Tuesday, November 29, 2011

Little tunny: Love at first bite!

Capt. Rick Grassett of the Snook Fin-Addict in Sarasota shows off a fine fly-rod little tunny caught in the inshore Gulf of Mexico.

There are several wonderful things about fall in Florida: The air and water begin to cool; The rainy season is over and a tri-named fish shows up in the inshore Gulf of Mexico.

When little tunny (also known as bonito or false albacore) are around, Capt. Rick Grassett of the Snook Fin-Addict (http://snookfin-addict.com/) in Sarasota is a happy camper. LT’s, as they are sometimes called, are one of his favorite fish.

“They’re everything you want,” said Grassett. “They are strong, make fast and exciting runs and they’ll eat an assortment of lures and flies.”

When Grassett has a rare day off in the fall, he’ll head into the inshore Gulf of Mexico and begin scouting for little tunny. He prefers the area south of old Midnight Pass, but he has a number of spots which can and often do produce. Top areas include Point o’ Rocks off Siesta Key, just north of the Venice Inlet, the area between New Pass and the Colony Beach Resort on Longboat Key and just north and south of Longboat Pass.

“They can be spread out or you might find them in a particular area,” said Grassett, who operates out of C.B.’s Saltwater Outfitters on Siesta Key. “You just have to find them.”

On a recent trip, Grassett launched his Action Craft flats skiff at Ken Thompson Park on City Island near Sarasota and headed out New Pass.

“I heard there were some little tunny in this area yesterday,” he said.

Grassett slowly motored north, looking for signs of fish along the way. He looks for baitfish on the surface and/or diving birds.

“I’ve been getting into fish south of Midnight Pass,” he said. “Let’s try there.”

There were no diving birds or baitfish along the way. But as he neared the northern tip of Casey Key, Grassett saw a flock of diving birds about a mile away.

“There they are,” he said. “Looks like busting fish below them.”

Those busting fish were little tunny and Spanish mackerel. Although you might find both species mixed together, that’s not always the case. It wasn’t in this instance. Under one bait school it was mackerel. The other had little tunny.

“You can tell by watching the busts,” said Grassett. “Mackerel don’t make much of a disturbance and they’ll often jump.

“Little tunny really disturb the water.”

For this action, Grassett prefers fly tackle. He advises 8- or 9-weight rods and sinktip lines (to get the fly down a little. The reel must be capable of holding 200 yards of backing.

Leader should be at least 6 feet of 20-pound fluorocarbon. No need for fancy tapered leaders here.

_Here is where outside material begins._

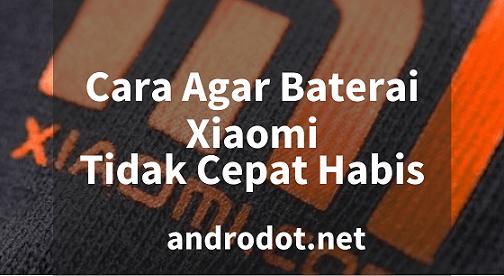 Cara Menghemat Baterai Xiaomi Agar Awet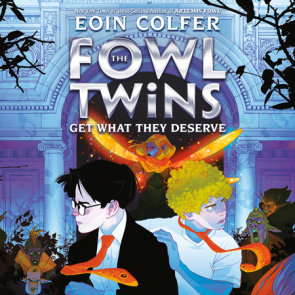 The Fowl Twins, Book Three: The Fowl Twins Get What They Deserve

“I’ll use a short length of wire if there are a lot of mackerel around,” said Grassett. “That keeps the bite-offs down. Plus, it doesn’t seem to bother the little tunny.”

As far as flies go, he uses his Grassett’s Snook Fly. Most any small baitfish imitation will work.

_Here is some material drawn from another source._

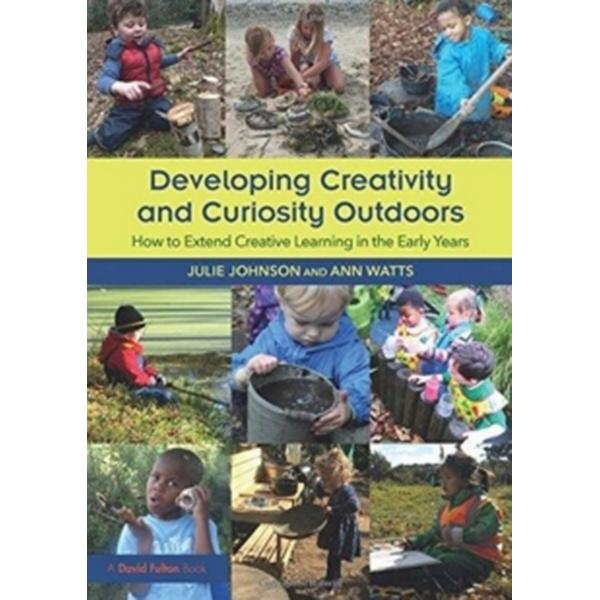 Developing Creativity and Curiosity Outdoors: How to Extend Creative Learning in the Early Years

“Size is important,” Grassett said. “Sometimes the little tunny get keyed into a certain size bait and won’t even look at your fly if it’s too big or too small.

“Figure out what they’re feeding on and adjust accordingly.”

Of course, spinning enthusiasts can get in on the action. Grassett advises medium to medium-heavy rods and reels in the 3000 to 4000 sizes.

“You need at least 250 yards of line and a smooth drag,” he said.

A ¼-ounce white bucktail jig is about all you need. However, plastic-tailed jigs and Diamond Jigs also will work.

“You can use an assortment of plugs, but there’s really no need,” said Grassett. “It’s not much fun breaking off a $10 lure.

“Keep it simple.”

Little tunny aren’t considered great eating, so Grassett releases all he catches. That they aren’t prime food discourages some folks from pursuing them.

“That puzzles me,” said Grassett. “Little tunny are among our sportiest fish.”

Grassett said recently he suggested one of his clients give them a try, but got a strange reaction.

“I told him they were around and that they’re great fly-rod fish,” he said. “But all he said was ‘Didn’t you tell me they aren’t good to eat? Why would anyone want to do that?’ “

To each his own.

Tarpon and bonefish aren’t considered food fish in the United States, but that doesn’t stop a legion of anglers from pursuing them.

We only have occasional bonefish. And tarpon season is over.

But we do have little tunny. And they’ll stick around until the water gets too cold. That’s when they’ll head for their winter waters in the Caribbean. They’ll return in late winter or early spring.

“I wish we had them year round,” said Grassett. “They’re really great fish.”